OE15: Supply and demand

When the oil price drops, people want to know how long the decline will last and when it will go back up. Manouchehr Takin, a London-based international oil and energy consultant, tried to make sense of the economic side of low oil prices at yesterday’s SPE Offshore Europe breakfast briefing.

Takin. Image from OE Staff.
 

Comparing the current downturn to oil price drops of decades past, one thing seems certain from the data: when supply outweighs demand, the oil price plummets, leading to not only a reduction in production but declines in investment, which in the long-term leads to future production shortages, and the cycle will continue, he said.

For the industry, it’s obviously not great news. Takin noted that there are serious budgetary constraints and economic/social crises for all exporting counties – OPEC and Non-OPEC. The fall in price has also meant a fall in investment and massive staff reductions in world oil industry, not least in the North Sea.

But ultimately, the lack of investment, means that when demand returns, there could be supply shortage. “If investments are falling by 30-50%,” Takin said, “less investment, means there might not be enough oil.” However, for the world economy, the news is less bleak. The low price could lead to global growth being boosted by 0.3-0.8%.

Takin, an Iranian native who worked for the OPEC Secretariat in Vienna for nine years, presented many factors that come into play with oil price fluctuations. Because not only is the price affected by supply and demand tensions but also financial players who can accentuate the price as well.

“For two to three decades the price of oil was US$20/bbl,” Takin said. “You forget about those times when it’s been $100, but we had it for decades.”

One day the market woke up. In 2008, oil reached a high of $147/bbl when only five years previous in 2003, it was $25/bbl. How did this happen? Well, the simple answer was that the market conditions were ripe for a price hike.

Looking at the previous downturn in the late 1990s, OPEC had made a decision to ramp up production in 1997, despite a recession in the Middle East. That decision caused the price of oil to fall under $10/bbl in 1998. Takin noted that it took two years for the price to go back up. But because of the lowered oil price, oil companies cut investments due to a lack of confidence in the market.

“So, there was five years of underinvestment by companies,” Takin said. “Based on the oil price collapse, companies didn’t have confidence price would go up. When they were doing project evaluations, their cut off was $14-15/bbl up until 2002-2003.”

Takin said that when investment began 2004 onwards, and the global economy began to recover, there wasn’t enough oil supply. “Demand was increasing, but supply could not catch up, the imbalance kept pushing up the price of oil.”

The shortage of supply gave way to numerous stories in the media discussing peak oil and the end of oil as we know it. Takin said that this perception of peak oil and running out of oil accentuated the climb to $147 by July 2008. However, just as quickly as the price rose, it soon fell, plummeting to $30/bbl by yearend 2008.

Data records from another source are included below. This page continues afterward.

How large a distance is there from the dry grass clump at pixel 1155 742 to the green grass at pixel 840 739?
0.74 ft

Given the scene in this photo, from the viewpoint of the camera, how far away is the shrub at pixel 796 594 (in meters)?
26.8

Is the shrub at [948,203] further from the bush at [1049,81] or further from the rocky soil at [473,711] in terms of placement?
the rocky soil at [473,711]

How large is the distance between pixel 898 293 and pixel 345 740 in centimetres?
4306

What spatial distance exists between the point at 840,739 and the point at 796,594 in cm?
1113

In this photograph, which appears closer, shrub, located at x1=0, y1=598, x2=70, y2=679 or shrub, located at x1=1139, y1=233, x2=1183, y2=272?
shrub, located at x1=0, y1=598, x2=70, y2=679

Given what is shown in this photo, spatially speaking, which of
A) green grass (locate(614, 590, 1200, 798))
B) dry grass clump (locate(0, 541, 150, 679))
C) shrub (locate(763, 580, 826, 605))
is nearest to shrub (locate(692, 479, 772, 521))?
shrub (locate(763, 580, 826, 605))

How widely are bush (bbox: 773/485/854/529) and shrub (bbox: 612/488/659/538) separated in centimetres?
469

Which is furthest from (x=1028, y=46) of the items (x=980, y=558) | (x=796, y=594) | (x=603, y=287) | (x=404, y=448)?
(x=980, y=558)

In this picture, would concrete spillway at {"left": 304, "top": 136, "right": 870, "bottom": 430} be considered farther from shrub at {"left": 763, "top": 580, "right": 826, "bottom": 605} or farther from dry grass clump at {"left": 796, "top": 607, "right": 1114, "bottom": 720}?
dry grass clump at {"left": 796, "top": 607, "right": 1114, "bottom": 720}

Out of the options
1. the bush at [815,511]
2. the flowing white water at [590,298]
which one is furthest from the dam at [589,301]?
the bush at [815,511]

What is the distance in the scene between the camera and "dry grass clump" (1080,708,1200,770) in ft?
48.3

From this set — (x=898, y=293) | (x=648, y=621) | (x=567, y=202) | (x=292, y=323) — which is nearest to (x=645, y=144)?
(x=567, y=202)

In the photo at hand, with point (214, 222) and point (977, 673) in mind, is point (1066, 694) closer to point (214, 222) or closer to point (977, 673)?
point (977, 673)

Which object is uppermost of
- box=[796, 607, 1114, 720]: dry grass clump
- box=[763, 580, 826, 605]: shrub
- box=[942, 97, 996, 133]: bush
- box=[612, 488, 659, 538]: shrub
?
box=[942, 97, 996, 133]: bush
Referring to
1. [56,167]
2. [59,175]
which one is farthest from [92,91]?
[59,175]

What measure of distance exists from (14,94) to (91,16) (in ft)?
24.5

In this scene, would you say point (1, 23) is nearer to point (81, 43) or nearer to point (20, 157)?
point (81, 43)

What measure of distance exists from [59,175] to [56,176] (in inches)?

By 2009, the US shale revolution began, due to new technology and increased investment, reversing a trend in declining US crude production, where peak production of 10,000 b/d was achieved in the 1970s, and quickly fell through the next three decades.

But by 2014, conditions were once again ripe for the cyclical market downturn. OPEC met in Vienna and decided not to reduce supply and thereby reduce their market share, Takin said.

Figures from the OPEC Monthly Oil Market Report from February 2015, show that in 2013-2014 the world’s oil demand sat at 1 MMb/d, while the world’s oil supply (excluding OPEC) sat at 2.2 MMb/d, Takin said. The need for OPEC crude sat at -1.2 MMb/d. Takin said that the oversupply would be worse had production from Iran and Libya been a factor.

For 2016, Takin notes that non-OPEC production will increase by 0.3 MMb/d, but excess supply will still persist, which means a continued downward pressure on price. In order to balance market, excess oil supply has to reduce 2-3 MMb/d, he said.